BTW, where in this great south land is Sand Central?

I would laugh…but for having lived for a couple of years in south Louisiana, where I was thrilled to hear the poison-spraying mosquito truck coming down the block because that meant at least a few of the little fuckers would die! Die, fuckers, die! Yes, not flies, but I am a mosquito magnet. Little buggers think I’m tasty as hell. Bring on the DDT, I say.

I have had a total of one fly bugging me in my office for the past three days (yes, I work weekends, at least right now). Today I finally smashed it. I reduced a coworker to giggling like crazy because I was whacking my chair with a three-ring binder while saying triumphantly, “GOTCHA! DIE, FLY! I TOLD YOU I’D GET YOU!” But I managed to get the fly. It died fast. I don’t want them to suffer, I just want them dead, ya know?

Our flies here are nothing, I am sure, compared to Aussie flies. I can confirm that tomorrow with my Aussie coworker. But god damn flies are annoying, wherever they are! As are mosquitoes. And other insects, I’m sure.

Myself, I reach out and snatch them in midair with my chopsticks.

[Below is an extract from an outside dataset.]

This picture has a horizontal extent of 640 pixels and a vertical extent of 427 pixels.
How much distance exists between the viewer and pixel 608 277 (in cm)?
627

You’ll catch more flies with bread than you will with meat.

You have the idea right. Form a funnel towards the food (large enough that flies can walk through), but flies are drawn towards yeast. Bread, beer, cantaloupe will all work fine. Meat only works after a few days. They walk through the funnel and can’t fly out! (Served them right.)

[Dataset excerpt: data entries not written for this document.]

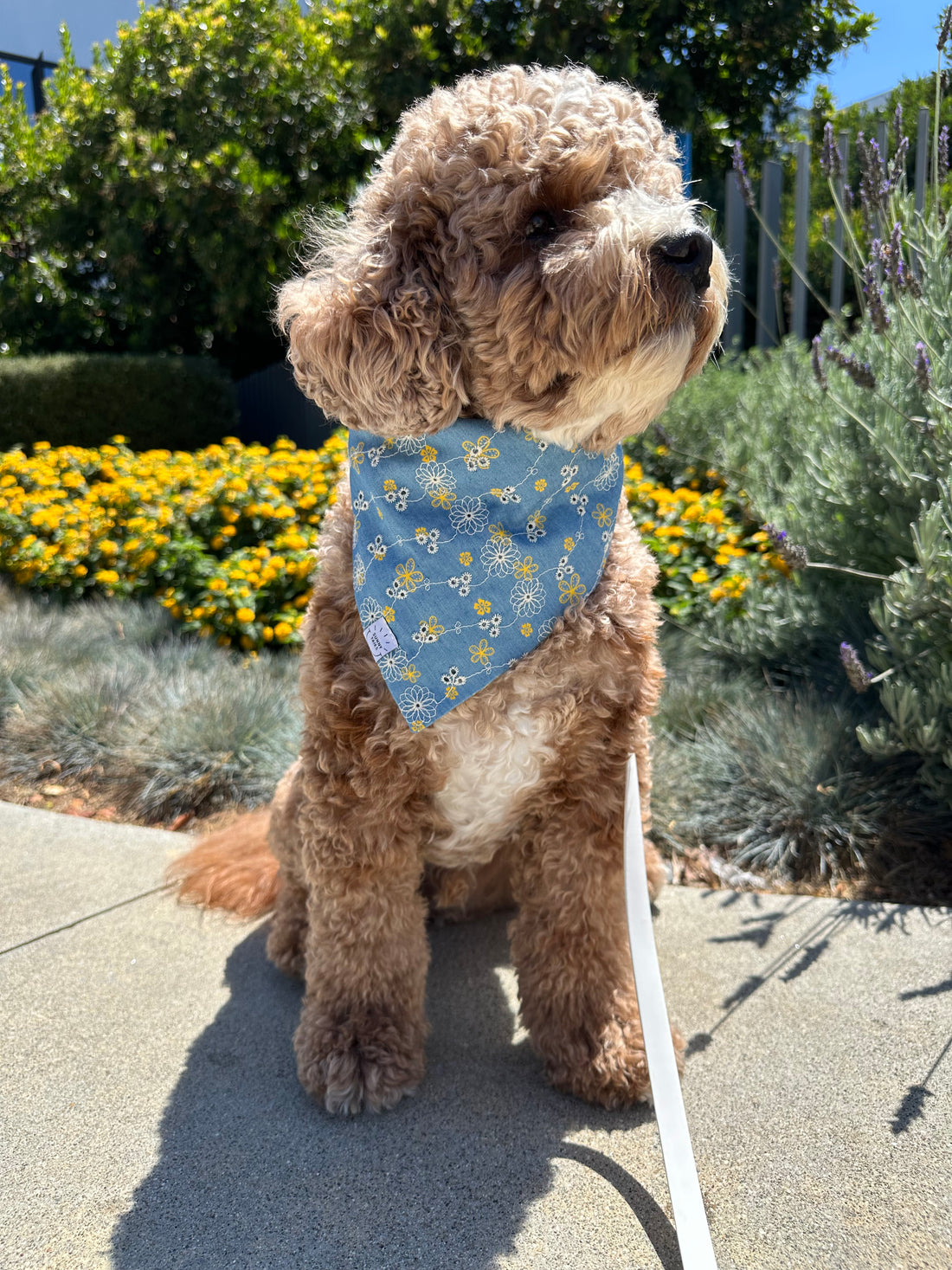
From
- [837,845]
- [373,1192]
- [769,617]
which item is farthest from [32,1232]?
[769,617]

Small boys of my acquaintance used to catch flies with their hands. I hear. Not that I would have done this myself of course. Much.

The trick was not to smack down on the resting fly but to swipe horizontally about 2 inches above the resting fly (like you were making a tennis shot with your hand), closing your hand just as you come over the fly, preferably approaching the fly from behind. The theory being that when flies see something coming for them they jump hard and high and slightly back, and if you anticipate this they virtually jump into your hand.

Before you catch the fly, you get a hair from you head (What? I *had *hair back then) and you tie a noose in it. After you catch the fly you very very slowly open your hand. If you are lucky the fly will emerge head first, which gives you the opportunity to slip the hair noose over its head, and tighten same. You then keep hold of the other end of the hair and let go of the fly, which buzzes around on the end of the hair in small circles. This is called fun, if you are a wanton boy.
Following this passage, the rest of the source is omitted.